Friday, August 24, 2012

The 13 Vitamins Your Child Needs To Grow Healthy

NOTE: The best way to treat a cold or the flu is to prevent it from ever happening. You can bolster your defenses with vitamin C and other supplements.

by Alan Greene, MD
Special for Diet.com

You know that it is wise to back up your computer’s hard drive; I recommend backing up your child’s food drive with a daily multivitamin/mineral supplement. This simple habit could improve your child’s health and even intelligence.

For young babies, breast milk provides an ideal food.

The match between their complex nutritional needs and the milk that moms make is spectacular. Even so, I do suggest that many breastfed babies take 200 IU of vitamin D daily, as the American Academy of Pediatrics recommends – but not because of any lack in breast milk. We are built to get vitamin D from sun exposure. Because of the amount of time babies spend indoors, and the depleted-ozone-caused need for sunscreen when babies spend much time outdoors, many babies need an extra boost of this important vitamin, linked not just to building strong bones, but also to preventing breast cancer, colon cancer and Parkinson’s disease.

Children should be able to get all of the vitamins, minerals, and other micronutrients they need for optimum development by eating the right combinations and right amounts of healthful foods.

But the reality is that most kids today do NOT get the micronutrients they need from what they eat. Not by a long shot.

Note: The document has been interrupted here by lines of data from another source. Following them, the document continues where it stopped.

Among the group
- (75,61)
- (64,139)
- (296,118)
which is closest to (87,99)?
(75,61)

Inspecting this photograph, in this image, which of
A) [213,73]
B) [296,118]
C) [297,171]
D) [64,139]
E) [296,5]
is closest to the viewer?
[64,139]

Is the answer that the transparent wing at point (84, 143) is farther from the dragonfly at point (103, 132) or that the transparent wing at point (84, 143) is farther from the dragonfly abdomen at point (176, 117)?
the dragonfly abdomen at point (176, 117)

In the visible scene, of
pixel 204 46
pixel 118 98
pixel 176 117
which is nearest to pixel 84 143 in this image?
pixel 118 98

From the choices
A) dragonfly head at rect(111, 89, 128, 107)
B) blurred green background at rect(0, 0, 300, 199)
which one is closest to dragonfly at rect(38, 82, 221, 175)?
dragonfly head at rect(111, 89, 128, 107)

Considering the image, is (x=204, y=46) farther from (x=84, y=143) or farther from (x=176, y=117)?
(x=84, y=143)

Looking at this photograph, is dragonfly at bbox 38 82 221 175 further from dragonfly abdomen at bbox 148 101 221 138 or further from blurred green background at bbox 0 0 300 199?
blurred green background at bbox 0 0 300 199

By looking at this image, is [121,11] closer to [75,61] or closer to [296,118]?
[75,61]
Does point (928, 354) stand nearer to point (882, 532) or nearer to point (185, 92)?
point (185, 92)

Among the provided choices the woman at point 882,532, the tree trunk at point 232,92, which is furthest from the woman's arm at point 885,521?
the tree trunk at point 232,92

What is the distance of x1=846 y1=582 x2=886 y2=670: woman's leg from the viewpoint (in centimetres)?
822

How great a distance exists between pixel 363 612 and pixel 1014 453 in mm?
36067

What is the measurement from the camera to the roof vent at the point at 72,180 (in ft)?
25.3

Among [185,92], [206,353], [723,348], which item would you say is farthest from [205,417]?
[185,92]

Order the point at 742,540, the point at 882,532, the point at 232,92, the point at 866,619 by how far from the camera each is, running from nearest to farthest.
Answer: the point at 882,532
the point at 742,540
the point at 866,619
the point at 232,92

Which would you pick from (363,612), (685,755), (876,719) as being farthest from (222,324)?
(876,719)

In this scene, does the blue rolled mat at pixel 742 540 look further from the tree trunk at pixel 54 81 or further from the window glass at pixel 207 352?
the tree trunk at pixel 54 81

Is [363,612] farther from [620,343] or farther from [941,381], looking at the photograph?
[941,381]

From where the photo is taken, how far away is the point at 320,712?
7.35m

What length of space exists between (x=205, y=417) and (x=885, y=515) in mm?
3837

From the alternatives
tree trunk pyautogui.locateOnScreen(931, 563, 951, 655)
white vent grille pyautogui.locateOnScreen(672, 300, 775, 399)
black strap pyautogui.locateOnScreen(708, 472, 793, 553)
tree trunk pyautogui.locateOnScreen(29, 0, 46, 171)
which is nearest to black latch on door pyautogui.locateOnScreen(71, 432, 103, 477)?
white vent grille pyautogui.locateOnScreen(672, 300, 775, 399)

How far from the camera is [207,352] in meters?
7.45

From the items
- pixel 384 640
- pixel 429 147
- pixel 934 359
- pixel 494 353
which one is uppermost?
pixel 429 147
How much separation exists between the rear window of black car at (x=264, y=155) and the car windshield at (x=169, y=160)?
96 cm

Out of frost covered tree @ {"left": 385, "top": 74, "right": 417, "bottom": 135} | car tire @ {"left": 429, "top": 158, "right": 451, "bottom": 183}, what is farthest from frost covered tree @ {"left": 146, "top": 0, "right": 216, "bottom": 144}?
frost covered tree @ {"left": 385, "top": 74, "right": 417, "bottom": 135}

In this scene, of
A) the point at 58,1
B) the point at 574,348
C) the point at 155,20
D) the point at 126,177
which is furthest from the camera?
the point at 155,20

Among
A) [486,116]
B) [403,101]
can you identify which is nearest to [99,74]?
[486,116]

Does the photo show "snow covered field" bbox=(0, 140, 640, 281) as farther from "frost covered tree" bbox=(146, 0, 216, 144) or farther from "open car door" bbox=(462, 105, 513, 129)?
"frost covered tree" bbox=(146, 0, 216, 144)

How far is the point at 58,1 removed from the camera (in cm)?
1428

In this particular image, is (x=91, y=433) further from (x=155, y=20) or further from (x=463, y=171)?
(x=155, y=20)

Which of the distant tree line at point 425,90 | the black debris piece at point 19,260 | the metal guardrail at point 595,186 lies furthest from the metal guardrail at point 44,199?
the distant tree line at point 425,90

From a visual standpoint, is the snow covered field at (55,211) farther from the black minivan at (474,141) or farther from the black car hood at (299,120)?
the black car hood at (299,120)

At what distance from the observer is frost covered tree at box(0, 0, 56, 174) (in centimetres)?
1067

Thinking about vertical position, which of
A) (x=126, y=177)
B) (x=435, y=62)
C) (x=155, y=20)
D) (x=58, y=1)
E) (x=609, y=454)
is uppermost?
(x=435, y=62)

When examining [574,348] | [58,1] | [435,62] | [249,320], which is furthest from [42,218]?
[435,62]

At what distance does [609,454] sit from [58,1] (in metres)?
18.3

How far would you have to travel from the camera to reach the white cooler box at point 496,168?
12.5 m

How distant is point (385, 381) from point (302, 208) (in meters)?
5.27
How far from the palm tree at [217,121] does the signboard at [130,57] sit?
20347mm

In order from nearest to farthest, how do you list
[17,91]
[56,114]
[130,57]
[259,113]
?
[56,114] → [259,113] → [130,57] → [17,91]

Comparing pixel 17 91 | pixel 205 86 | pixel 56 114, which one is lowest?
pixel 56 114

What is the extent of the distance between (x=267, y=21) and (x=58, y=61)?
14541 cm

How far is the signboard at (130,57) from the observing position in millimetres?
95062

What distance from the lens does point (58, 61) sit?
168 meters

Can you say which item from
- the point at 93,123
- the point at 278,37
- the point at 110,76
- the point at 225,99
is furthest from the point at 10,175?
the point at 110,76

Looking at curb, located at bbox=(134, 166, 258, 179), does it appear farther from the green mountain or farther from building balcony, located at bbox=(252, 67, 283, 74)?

By some estimates, only 2% of kids regularly eat the recommended number of servings of different food groups. The result is that, even though the typical American child eats too many calories, the typical child is getting suboptimal levels of many key nutrients, including thousands of food components (phytonutrients) we are just beginning to learn about.

There are 13 major micronutrients -- “the Greene 13” -- that concern me the most:

• calcium
• fiber
• folic acid
• iron
• magnesium
• omega 3 fatty acids (especially DHA)
• phosphorous (except for kids who get too much from carbonated beverages)
• potassium
• vitamin A
• vitamin C
• vitamin D
• vitamin E
• zinc

Most kids don’t get enough of at least one of these. One in six girls get iron at levels low enough to affect their test scores. Seven out of 10 boys and nine out of 10 girls don’t get enough calcium at key times of growth.

A daily multivitamin is more than just a safety net for occasional nutritional accidents. It is also like spackle to fill in the small nutritional holes, gaps, and cracks that many children develop every day. One could compare it to defragging the nutrients, or to a patch for their operating system. And beyond this, it can help a child thrive the way we all want.

We know these nutrients affect our intelligence, our growth, our behavior, and our immune systems, and that typical American children do not get enough.

I recommend starting the supplement spackle at the first birthday, unless the child is on a toddler formula that already has the extras added. The body and brain are growing especially fast up to age 3, when many kids are notoriously picky eaters (with French fries the most popular vegetable, apple juice the most popular fruit, and white flour the most popular grain).

So what should you look for in a multivitamin?

Depending on how your child eats, you probably want to supplement with 50% to 100% of the age-appropriate recommended doses of at least “the Greene 13” listed above. You may not find all of these in one place. In fact, it can be a great idea to look for other sources of calcium, fiber, and omega 3’s (DHA), either in foods or in supplements.

Most children probably do not need or benefit from extra-large supplemental doses of vitamins or minerals, and especially not vitamin A or iron. Most children certainly do not benefit from artificial colors or preservatives, or from extra helpings of sugars or artificial sweeteners found in some children’s vitamins.

Whatever vitamin you choose, the simple habit of a daily multivitamin/mineral can be an important back-up to your child’s food drive, a smart idea in a culture that seems bent on enticing children with foods that undermine their body’s wisdom.

Dr. Alan Greene, author of Raising Baby Green, is a graduate of Princeton University and the University of California San Francisco. He is the Chief Medical Officer of A.D.A.M, Chair of The Organic Center and on the Advisory Board of Healthy Child Healthy World, and Clinical Professor of Pediatrics at Stanford University's Packard Children's Hospital.